20-го апреля 1940 г. Тулобл прокуратуре и был послан в прокуратуру Союза СССР протест по делу мужа моего, Воскресенского Александра Александровича, бывшего работника научно-исследовательского угольного института Подмосковного бассейна за № B-IC//I 42, осужденного Особым Совещанием при НКВД от 22.ХП-1937 г. к отбыванию наказания в исправительно-трудовых лагерях сроком на 5 лети ныне находящегося в Коми АССР в с. Пезмог, Корткеросского р-на, почт. ящ. № 1.

8-го июня с. г., будучи в Москве на приеме у дежурного прокурора тов. Юдовича, я узнала, что протест еще не получен.

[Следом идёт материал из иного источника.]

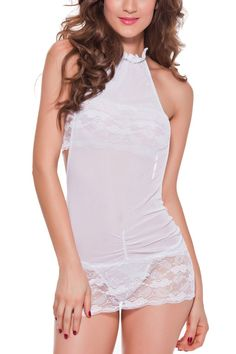 """Women's Sexy Chemise Lace Lingerie Sets Babydoll Teddies Nightwear 3pcs (Medium, White). Unique style, make you more beautiful, fashionable, sexy and elegant;. Sexy lace see-through backless chemise teddies lingerie sets;. One set including lingerie, g-string and tube top;. Hand wash, a """"must-have"""" item for your sexy wardrobe;. Package content: 1 X dress, 1 X g-string and 1 X tube top;."""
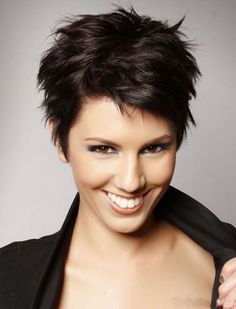 Most Preferred Pixie Haircuts For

13-го июня с. г. по возвращении из Москвы, я вновь обратилась в Тулоблпрокуратуру за выяснением вопроса об отправлении протеста по делу моего мужа. Облпрокурор подтвердил мне категорически, что протест по делу моего мужа направлен в прокуратуру Союза 20-го апреля 1940 г. за № B-I C//142.

В целях наиболее спешного установления факта получения протеста Тулоблпрокуратуры по делу моего мужа прошу Вашего срочного распоряжения о проверке означенного факта и срочного сообщения мне, получен ли протест и когда возможно ожидать рассмотрения по существу этого протеста, поскольку по времени отправления Тулоблпрокуратурой означенного протеста прошло уже 4 месяца.

26/VIII-40 г.

Прокурору Союза СССР

гр. Воскресенской Екатерины Ивановны,

г. Тула, Коминтерна, 1

Заявление

Муж мой, гр. Воскресенский Александр Александрович, горный инженер, работавший в научно-исследовательском институте угля Подмосковного бассейна в г. Туле, органами НКВД по Тульской области был арестован 5/Х-1937 года.

Впоследствии муж мой был осужден с лишением свободы с отбыванием в лагерях НКВД сроком на 5 лет и ныне отбывает наказание в Коми АССР.

20 апреля 1940 г. Тулоблпрокурор направил в прокуратуру Союза СССР протест по делу моего мужа, поскольку исследованием материалов по делу была установлена полная невиновность моего мужа в инкриминируемом ему деянии. До настоящего времени этот протест Тулоблпрокурора прокуратурой Союза СССР не рассмотрен, и муж мой продолжает нести тяжкое наказание без какой-либо вины с его стороны. Я неоднократно и лично, и письменно обращалась в прокуратуру Союза СССР с просьбой об ускорении

- 86 -

рассмотрения протеста Тулоблпрокурора по делу моего мужа, однако до настоящего времени результатов я никаких не имею.

При личном посещении помощника прокурора Союза СССР т. Юдовича в августе мес. 1940 г. последний обещал мне рассмотреть протест Тулобопрокурора в срочном порядке и сообщить мне о результатах этого рассмотрения.

До настоящего времени этого извещения от прокурора Союза СССР я не имею, вследствие чего вынуждена вновь просить о скорейшем рассмотрении протеста Тулоблпрокурора в отношении моего мужа, учитывая, что он под стражей находится с б/Х-1937 г. по настоящее время, страдает тяжкой болезнью, вследствие чего дальнейшее содержание его под стражей угрожает состоянию его здоровья.